# Orlando Speedcubers



## cmhardw (Nov 19, 2012)

November 25th Sunday, how many Orlando, Florida cubers will be around?

I'm thinking about a meetup at the Altamonte Mall Food Court, how many are interested and also in town?


----------



## SketchCuber (Nov 19, 2012)

I'm interested. What time do you plan on starting at?


----------



## cmhardw (Nov 19, 2012)

The mall is open from 11am-7pm that day. Usually when meeting up there I find that people are willing/able to stay for a good 4 hours at least, so I figure we could all meet at 12:00pm and then people could leave when they need to, but I would probably stay until 7 in case people came later that afternoon.


----------



## SketchCuber (Nov 20, 2012)

Thx! I might be able to come, I just have to see about a couple of things first. If I do come though I will prob show up around 2:30 - 3pm. 

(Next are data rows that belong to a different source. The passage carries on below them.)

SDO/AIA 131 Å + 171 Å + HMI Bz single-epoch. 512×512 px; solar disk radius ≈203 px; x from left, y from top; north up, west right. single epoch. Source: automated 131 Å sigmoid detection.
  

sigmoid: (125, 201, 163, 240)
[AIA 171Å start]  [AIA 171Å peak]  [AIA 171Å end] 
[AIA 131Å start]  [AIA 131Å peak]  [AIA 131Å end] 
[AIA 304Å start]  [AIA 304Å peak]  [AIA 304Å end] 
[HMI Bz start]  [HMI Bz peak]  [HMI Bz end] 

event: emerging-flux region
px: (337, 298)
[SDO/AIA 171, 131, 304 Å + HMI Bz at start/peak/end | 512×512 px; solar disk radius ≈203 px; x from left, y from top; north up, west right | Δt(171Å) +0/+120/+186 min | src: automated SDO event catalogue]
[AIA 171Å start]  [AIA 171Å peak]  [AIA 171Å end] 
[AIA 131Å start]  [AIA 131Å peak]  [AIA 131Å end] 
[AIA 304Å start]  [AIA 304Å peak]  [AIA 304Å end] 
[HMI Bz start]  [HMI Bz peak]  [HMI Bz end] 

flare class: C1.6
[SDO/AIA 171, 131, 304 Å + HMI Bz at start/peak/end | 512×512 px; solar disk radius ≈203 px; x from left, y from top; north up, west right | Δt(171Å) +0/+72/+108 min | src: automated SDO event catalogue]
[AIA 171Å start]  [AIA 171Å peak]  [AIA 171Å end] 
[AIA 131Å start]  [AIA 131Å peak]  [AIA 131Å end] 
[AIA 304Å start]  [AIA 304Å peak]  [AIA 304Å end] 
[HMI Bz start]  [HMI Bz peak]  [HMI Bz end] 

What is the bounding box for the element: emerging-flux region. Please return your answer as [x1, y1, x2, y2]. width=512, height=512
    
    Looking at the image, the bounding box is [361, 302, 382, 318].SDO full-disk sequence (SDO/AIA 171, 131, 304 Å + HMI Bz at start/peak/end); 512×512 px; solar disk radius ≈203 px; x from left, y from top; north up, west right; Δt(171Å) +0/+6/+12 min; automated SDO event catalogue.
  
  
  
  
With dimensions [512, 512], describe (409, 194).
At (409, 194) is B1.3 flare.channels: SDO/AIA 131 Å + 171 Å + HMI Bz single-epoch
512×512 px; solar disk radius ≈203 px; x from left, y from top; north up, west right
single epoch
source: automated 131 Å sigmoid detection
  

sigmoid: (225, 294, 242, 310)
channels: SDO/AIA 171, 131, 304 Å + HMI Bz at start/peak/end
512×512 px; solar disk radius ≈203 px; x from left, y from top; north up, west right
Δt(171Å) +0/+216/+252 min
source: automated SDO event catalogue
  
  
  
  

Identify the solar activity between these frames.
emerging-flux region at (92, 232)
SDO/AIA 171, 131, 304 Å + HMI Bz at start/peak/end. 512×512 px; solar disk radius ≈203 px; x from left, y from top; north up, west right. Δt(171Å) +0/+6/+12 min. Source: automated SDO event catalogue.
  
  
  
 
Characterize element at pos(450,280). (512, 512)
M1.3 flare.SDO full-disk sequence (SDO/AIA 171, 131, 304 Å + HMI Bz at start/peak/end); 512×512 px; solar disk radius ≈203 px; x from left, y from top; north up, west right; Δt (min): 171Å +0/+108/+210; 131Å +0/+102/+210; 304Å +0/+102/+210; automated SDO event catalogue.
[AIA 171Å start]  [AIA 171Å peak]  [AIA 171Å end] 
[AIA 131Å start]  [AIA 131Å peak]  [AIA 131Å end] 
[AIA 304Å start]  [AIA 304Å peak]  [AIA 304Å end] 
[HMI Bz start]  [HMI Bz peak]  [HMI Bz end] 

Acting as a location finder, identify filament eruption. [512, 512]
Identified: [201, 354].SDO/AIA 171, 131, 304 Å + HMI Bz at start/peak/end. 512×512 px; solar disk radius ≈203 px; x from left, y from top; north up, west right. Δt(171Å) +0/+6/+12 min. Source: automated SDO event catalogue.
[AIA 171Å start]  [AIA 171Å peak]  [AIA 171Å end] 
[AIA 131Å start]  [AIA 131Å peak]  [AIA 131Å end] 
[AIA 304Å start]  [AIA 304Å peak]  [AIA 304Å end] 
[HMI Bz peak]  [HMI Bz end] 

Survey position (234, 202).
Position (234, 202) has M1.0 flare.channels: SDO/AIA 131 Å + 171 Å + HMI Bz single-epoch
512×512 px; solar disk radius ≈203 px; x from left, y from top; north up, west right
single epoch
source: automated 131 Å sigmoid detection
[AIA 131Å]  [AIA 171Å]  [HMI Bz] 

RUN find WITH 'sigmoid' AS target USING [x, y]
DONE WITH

As this is my first meeting, I have a couple of questions if you don't mind.

1.) Is this an official WCA competition or just a couple of cubers getting together and having fun?

2.) Will I need to sign up or anything? Should I create a WCA profile?

Thx!


----------



## cmhardw (Nov 20, 2012)

The event is not guaranteed to happen yet, I am just trying to gauge interest in the area.

IF it does happen, then it will _not_ be an official WCA event. It will just be a fun get together to cube and meet people.


----------



## SketchCuber (Nov 20, 2012)

Ok cool, thx.

Do you have anybody else going yet?


----------



## Maniac (Nov 20, 2012)

Probably won't be able to make it on Sunday , but I am excited to see more cubing events in FL. Good sign


----------



## cmhardw (Nov 22, 2012)

I will not be able to make a cube meetup this weekend, though if others are going please continue to use this thread as a way to plan.

I would very much like to hold a meetup in the next 2-3 weeks or so if people are still game. Most likely on a weekend day like a Saturday or Sunday.

What weekends work best for people?


----------



## Maniac (Nov 22, 2012)

Maybe the weekend of the 8th or 9th? Do people prefer Saturdays or Sundays?


----------



## Peabo (Nov 22, 2012)

Hey are there a lot of us floridians n the site? I'm interested in meeting up, Orlando is a bit of a drive for me but if we could work it out I'd be interested! I prefer Sundays!


----------



## Edward (Nov 22, 2012)

I'm probably going to be in the area the weekend of the first, Chris.


----------



## Maniac (Nov 22, 2012)

First would probably work for me too


----------



## cmhardw (Dec 5, 2012)

*Sunday December 9th
1pm
Cube Meetup at the Altamonte Mall Food Court*
451 East Altamonte Drive
Altamonte Springs, Florida 32701

I'll be there by 1pm, but of course people can show up whenever they like. The mall opens at 11am.

So far we have myself, and I believe Justin may also be able to make it. Anyone else who is in the area feel free to come, but reply to the thread so that we know to expect you!

The mall closes at 8pm that day, but I will probably need to leave around 5pm. Of course people can stay however long they would like to.

I look forward to seeing you there!
Chris Hardwick


----------



## cmhardw (Dec 9, 2012)

Hi everyone, it looks like there wasn't much demand for this weekend. From what I've heard it sounds like no one was able to respond as a definite. In that case I will not be at the mall today, and we will try to find another time that works for everyone.

My goal is to make this a big gathering with as many people as possible. Will everyone who is interested please post some weekends that work for you in January. That way we can give notice of about a month so that people can plan to travel. I know some of you have a long drive to get here, so I think this is only fair.

If anyone IS on the way to Orlando today, don't panic. Just e-mail me at [email protected] and I will give you my cell number and I will meet you whenever you get here.

Chris


----------



## Edward (Dec 11, 2012)

ha, sorry about that. There was no way I could've been in Orlando on the 9th. 
You messaged about January? Wish I knew what was going to be going on then. I know I might be taking a trip to Miami late December. Most weekends in January should be fine as long as we can plan ahead right?


----------